Public Senior High School 10 Padang (Indonesian: SMA Negeri 10 Padang), also known as SMANTEN, is one of many public senior high school in Padang, West Sumatra, Indonesia. It is an unnumbered building that is located at Situjuh Street, several meters to the east of Sudirman Street, Padang. Together with SMA Negeri 1 Padang and SMA Negeri 3 Padang, this school had once been proclaimed as an international school.

Similar to all high schools in Indonesia, the school education in SMA Negeri 10 Padang consists of three years, ranging from 10th Grade to 12th Grade. Facilities include fully airconditioned classrooms, computer lab, library, mosque, and canteen. The school building was severely damaged after earthquakes in 2009.

== History ==

SMA Negeri 10 Padang was established in 1958 as a Sekolah Guru Bantu. In the following year, it was changed Sekolah Guru Atas. Since 1960, the school was renamed as Sekolah Pendidikan Guru. Later, in 1988, the name of the school became SMA Negeri 10 Padang.
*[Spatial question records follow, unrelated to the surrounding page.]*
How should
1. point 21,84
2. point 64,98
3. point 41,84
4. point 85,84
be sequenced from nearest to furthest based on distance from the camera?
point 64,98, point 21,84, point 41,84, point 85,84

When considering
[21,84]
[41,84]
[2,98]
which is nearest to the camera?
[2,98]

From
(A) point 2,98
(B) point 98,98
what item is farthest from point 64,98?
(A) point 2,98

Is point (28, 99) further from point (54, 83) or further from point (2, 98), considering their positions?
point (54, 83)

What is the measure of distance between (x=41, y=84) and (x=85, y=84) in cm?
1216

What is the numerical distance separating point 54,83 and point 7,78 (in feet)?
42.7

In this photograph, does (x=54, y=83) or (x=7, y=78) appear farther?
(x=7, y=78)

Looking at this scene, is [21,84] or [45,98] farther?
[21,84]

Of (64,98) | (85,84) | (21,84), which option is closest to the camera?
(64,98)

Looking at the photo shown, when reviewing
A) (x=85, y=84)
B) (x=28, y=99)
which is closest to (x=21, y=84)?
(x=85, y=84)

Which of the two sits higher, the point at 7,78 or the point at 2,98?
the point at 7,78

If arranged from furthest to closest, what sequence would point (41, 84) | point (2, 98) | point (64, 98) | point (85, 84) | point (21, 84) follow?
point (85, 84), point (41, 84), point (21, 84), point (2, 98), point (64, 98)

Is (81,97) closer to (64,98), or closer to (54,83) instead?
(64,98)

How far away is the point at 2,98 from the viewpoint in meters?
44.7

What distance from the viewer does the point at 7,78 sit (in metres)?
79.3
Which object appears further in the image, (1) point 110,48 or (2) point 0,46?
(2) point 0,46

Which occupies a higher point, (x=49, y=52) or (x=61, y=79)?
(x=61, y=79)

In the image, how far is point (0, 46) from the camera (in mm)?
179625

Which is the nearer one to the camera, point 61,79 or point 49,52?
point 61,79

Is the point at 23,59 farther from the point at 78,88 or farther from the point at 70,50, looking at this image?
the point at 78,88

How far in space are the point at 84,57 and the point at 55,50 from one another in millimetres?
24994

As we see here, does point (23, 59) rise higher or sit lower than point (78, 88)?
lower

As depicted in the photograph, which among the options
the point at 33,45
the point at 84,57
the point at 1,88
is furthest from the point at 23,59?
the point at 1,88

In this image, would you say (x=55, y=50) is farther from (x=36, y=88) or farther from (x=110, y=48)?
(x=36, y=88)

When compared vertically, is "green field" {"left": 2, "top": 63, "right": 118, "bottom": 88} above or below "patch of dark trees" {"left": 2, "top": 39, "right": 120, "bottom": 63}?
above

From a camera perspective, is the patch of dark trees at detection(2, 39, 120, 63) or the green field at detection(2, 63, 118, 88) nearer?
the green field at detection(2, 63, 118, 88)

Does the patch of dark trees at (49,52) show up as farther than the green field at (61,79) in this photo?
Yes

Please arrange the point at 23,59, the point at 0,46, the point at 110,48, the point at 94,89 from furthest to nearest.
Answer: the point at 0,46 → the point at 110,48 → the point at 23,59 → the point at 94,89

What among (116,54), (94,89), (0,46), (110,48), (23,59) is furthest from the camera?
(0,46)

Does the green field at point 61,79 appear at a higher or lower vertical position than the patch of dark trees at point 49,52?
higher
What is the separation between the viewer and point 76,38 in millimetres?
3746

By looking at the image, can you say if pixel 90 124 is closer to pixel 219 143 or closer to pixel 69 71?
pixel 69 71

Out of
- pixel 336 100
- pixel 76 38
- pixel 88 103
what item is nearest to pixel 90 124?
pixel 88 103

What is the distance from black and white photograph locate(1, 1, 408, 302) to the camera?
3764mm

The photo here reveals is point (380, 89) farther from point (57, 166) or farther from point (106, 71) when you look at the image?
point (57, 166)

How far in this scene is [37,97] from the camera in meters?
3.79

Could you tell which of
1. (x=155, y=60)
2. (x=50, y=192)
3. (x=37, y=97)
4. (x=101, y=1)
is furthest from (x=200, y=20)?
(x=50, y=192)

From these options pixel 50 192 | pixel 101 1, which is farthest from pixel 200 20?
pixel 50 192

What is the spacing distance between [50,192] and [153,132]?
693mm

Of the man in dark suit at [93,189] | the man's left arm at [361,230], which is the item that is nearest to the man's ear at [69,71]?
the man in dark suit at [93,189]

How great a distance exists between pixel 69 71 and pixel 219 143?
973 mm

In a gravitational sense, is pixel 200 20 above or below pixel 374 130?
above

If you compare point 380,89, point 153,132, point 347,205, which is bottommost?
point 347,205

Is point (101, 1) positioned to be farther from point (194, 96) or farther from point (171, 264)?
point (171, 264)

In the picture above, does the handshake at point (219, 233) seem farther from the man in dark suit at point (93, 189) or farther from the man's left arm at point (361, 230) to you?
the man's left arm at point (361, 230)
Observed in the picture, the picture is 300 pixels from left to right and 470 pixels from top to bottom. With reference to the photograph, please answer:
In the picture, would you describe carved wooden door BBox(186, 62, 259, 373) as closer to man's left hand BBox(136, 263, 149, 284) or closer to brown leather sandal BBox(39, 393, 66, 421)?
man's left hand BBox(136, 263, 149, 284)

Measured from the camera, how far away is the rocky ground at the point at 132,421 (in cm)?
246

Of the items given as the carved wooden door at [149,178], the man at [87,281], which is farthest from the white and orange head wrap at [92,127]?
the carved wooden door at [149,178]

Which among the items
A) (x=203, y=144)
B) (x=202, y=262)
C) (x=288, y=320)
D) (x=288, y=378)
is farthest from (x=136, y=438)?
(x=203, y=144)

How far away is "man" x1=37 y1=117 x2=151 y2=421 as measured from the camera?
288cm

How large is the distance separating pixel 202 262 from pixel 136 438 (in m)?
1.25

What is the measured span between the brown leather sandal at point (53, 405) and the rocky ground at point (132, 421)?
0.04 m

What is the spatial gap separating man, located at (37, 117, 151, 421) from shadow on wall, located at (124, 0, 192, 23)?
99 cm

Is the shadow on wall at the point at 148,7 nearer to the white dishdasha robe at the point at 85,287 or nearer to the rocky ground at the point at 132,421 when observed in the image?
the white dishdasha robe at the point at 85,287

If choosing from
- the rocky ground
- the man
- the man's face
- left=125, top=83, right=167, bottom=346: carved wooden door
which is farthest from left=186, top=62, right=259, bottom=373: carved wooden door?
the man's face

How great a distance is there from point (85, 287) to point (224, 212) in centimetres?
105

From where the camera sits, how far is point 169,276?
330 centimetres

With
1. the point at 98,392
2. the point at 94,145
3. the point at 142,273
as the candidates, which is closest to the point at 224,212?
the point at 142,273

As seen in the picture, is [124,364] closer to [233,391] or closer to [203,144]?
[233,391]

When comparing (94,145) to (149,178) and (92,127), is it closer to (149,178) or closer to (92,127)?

In 2006, it was appointed to become RSBI (Rintisan Sekolah Bertaraf Internasional). In the national level, SMA Negeri 10 Padang has gained A+ accreditation from Indonesian Ministry of Education.

== Curriculum ==
The school curriculum adheres to the standard Indonesian high school curriculum and Cambridge International Curriculum. The duration of study is three years. In the second year, students are streamed into science and social studies programs.